▶ [Try it] Print the records below exactly, with no pictures.

▶ [Supplied information]
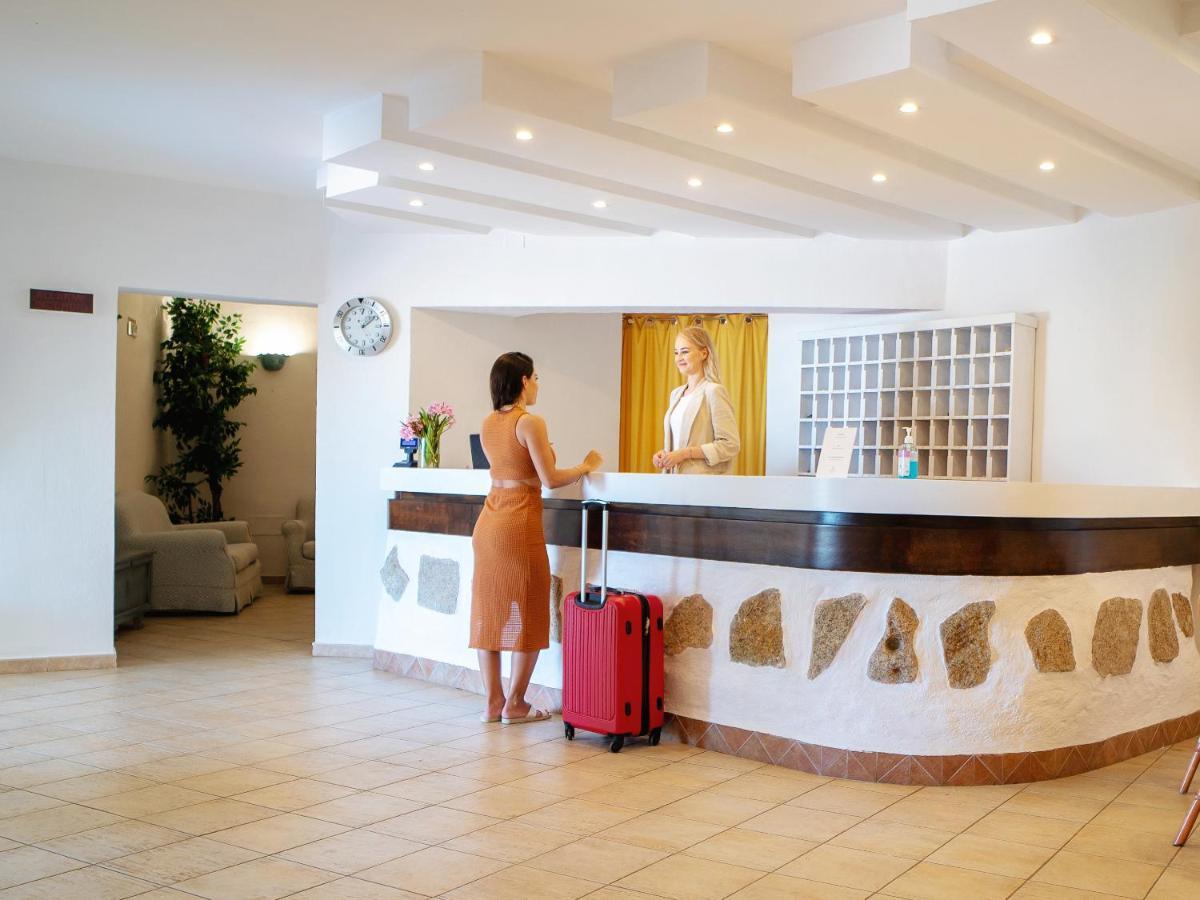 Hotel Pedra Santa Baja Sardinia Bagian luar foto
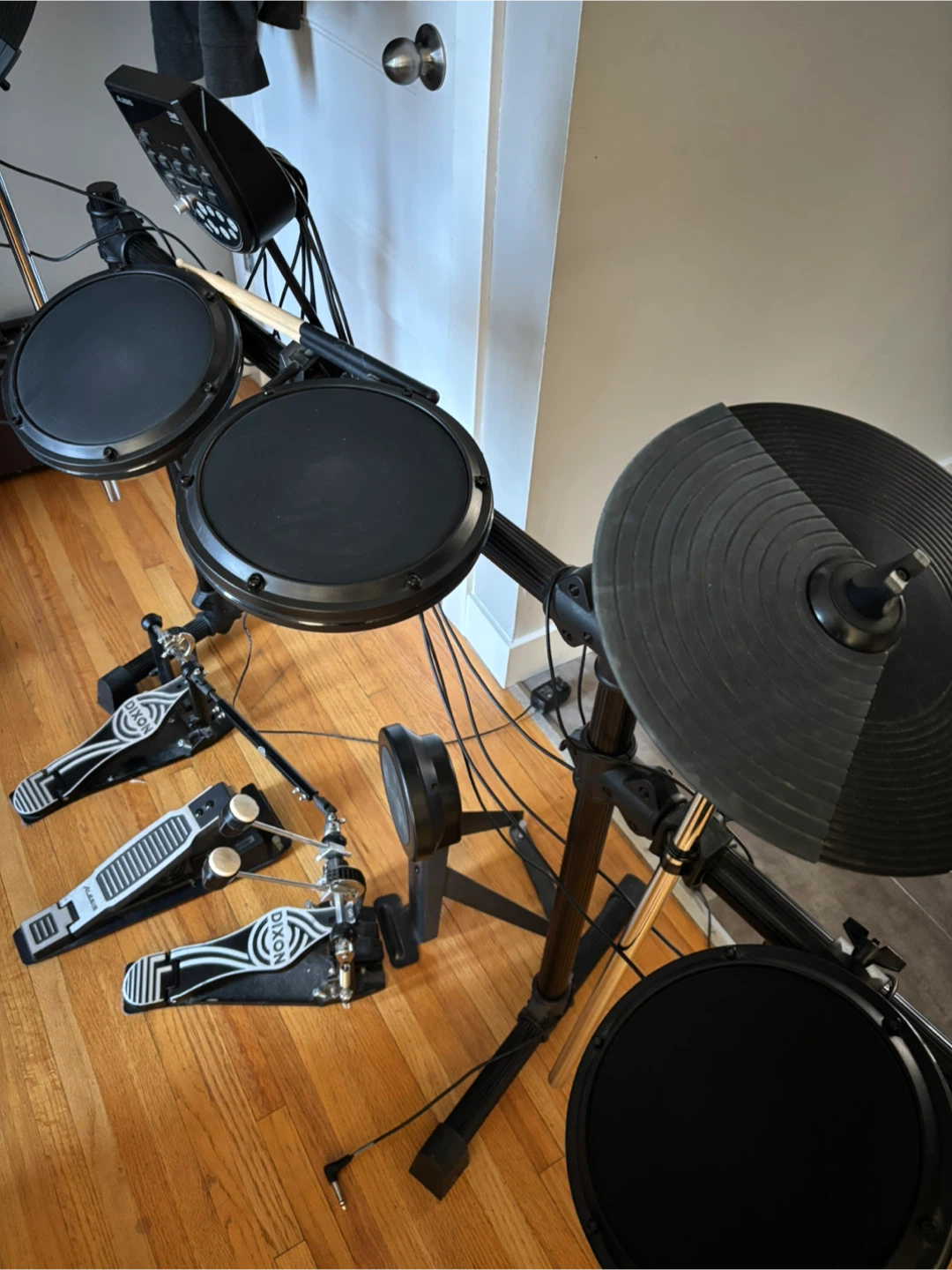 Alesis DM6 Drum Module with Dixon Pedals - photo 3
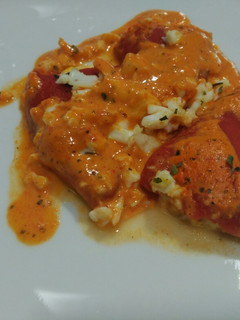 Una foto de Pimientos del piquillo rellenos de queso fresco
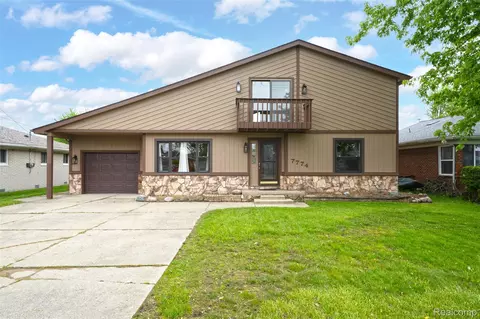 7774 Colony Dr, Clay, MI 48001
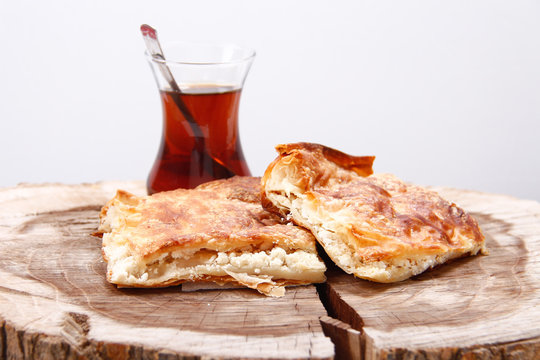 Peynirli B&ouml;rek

▶ [Solved exercise]
 Hotel Pedra Santa Baja Sardinia Bagian luar foto
 Alesis DM6 Drum Module with Dixon Pedals - photo 3
 Una foto de Pimientos del piquillo rellenos de queso fresco
 7774 Colony Dr, Clay, MI 48001
 Peynirli B&ouml;rek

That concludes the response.